These five will be the new members of the NC Literary Hall of Fame
At a time when our public debates about the meaning of history, heroism and humanity itself have descended into shouting matches lacking even a hint of complexity, nuance and empathy, we need the N.C. Literary Hall of Fame more than ever.
Nestled in a stately home in Southern Pines, the Hall is North Carolina’s version of Brigadoon — a magical, restorative place that springs to life for a single day every two years to remind us of our better angels in all their raging glory.
On Oct. 7, the Hall will induct five new members — James W. Clark Jr., Randall Kenan, Jill McCorkle, Penelope Niven and Marsha White Warren — in a ceremony that begins at 2 p.m. at the Weymouth Center and which is free and open to the public.
Those inductees will join 60 other Tar Heel greats, including Maya Angelou, Fred Chappell, Paul Green, John Hope Franklin, Lee Smith and Thomas Wolfe.
None has led an unblemished life – who has? – but all are heroes in the deepest sense of the word. Heroism is an act of service and heroes are those rare individuals graced with talent and drive whose efforts have given the rest of us an opportunity to become better.
For authors, this means addressing what Faulkner called “the only thing worth writing about [which] is the human heart in conflict with itself.”
That seems like a straightforward task but it requires writers to master the nearly impossible task of putting themselves aside in order to enter the minds of others.

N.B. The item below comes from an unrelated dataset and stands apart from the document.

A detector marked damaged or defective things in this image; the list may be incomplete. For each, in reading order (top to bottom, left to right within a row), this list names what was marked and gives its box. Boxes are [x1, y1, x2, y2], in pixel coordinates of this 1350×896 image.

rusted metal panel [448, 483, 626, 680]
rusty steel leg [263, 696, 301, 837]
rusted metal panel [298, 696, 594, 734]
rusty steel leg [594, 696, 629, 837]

Then they must come back out on the other side to create characters with individual integrity who pulse with the forces that define us all — hope and dread, love and anger, damnation and salvation.
This can only be achieved through a devotion to radical empathy. Writers may be imaginative artists, but they do not create their characters from whole cloth; all are composites of people they have seen and heard and watched — people they’ve read — including themselves.

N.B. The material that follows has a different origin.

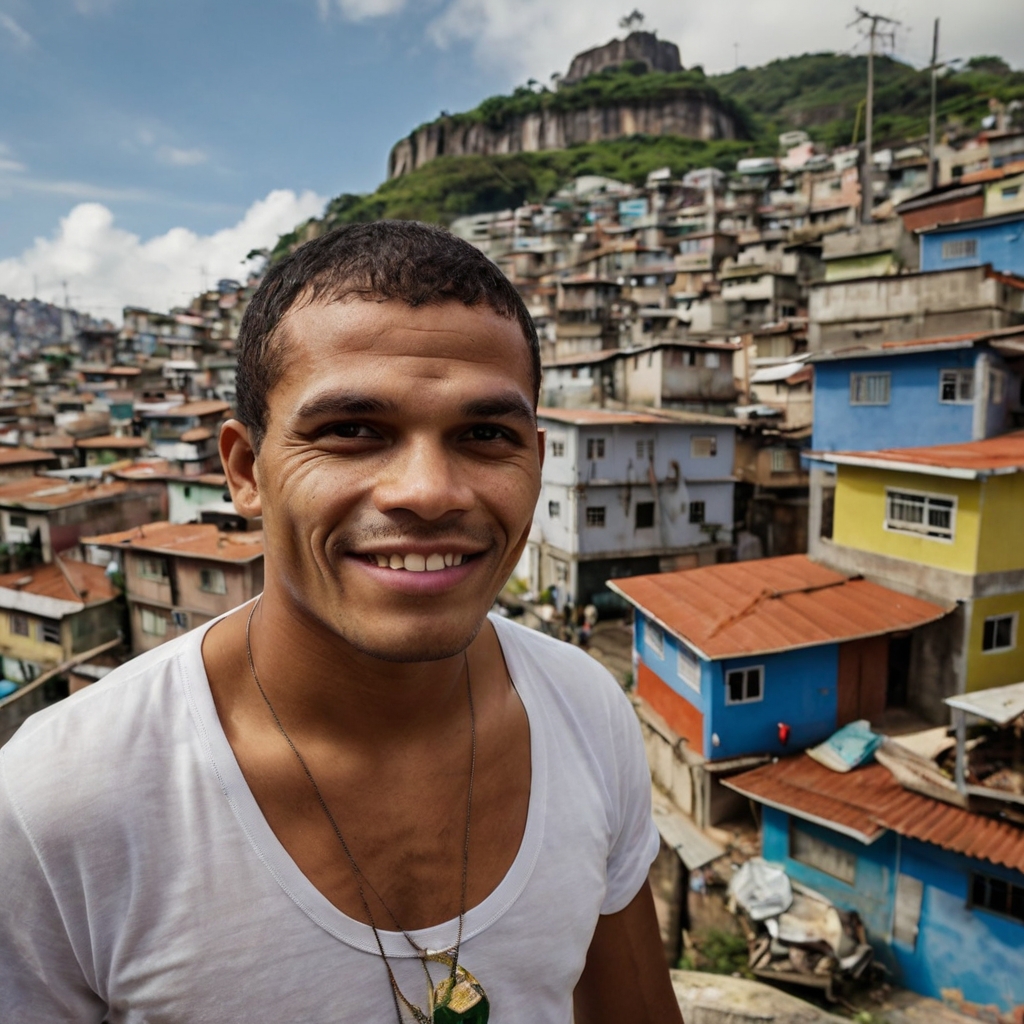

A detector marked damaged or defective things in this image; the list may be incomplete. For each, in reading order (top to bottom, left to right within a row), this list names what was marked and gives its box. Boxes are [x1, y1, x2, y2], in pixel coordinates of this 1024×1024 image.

One of the great gifts these talented writers offer is the message that the rest are worthy of their attention. They show us the depths in ourselves we never suspected, that we are all, as Whitman suggested, “large” and “contain multitudes.”

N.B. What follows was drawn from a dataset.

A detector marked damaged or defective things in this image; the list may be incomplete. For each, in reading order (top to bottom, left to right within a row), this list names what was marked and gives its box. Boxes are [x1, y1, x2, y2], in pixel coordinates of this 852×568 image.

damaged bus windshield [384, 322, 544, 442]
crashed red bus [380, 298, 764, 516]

Another great gift the best writers bestow — which may be the hardest part of their calling — is that they render us without judgment. They trust us enough to hold up their mirror and give us the room to decide what we see. Their humility is breathtaking.
Great art endures because it raises questions instead of insisting on answers. Shakespeare’s plays are timeless because they address everything while settling nothing. The Sweet Swan of Avon has both the insight to see the inexorable struggles which forever defines the human condition and the wisdom to understand they admit no final resolution.
Randall Kenan captures this tension in one of the magnificent passages from his debut novel, “A Visitation of Sprits,” which portrays a 16-year-old child of a religious family wrestling with his desires:
“[Horace] had been created by this society. He was a son of the community, more than most. His reason for existing, it would seem, was for the salvation of his people. But he was flawed as far as the community was concerned. First, he loved men; a simple, normal deviation, but a deviation this community would never accept. And second, he didn’t quite know who he was.”
Like Horace, each of us must try to find a way to resolve the tensions life throws at us. We cannot live in a literary state of limbo.
But at a time when so many people seem intent on running everybody else’s life, literature reminds us how hard it is just to run our own.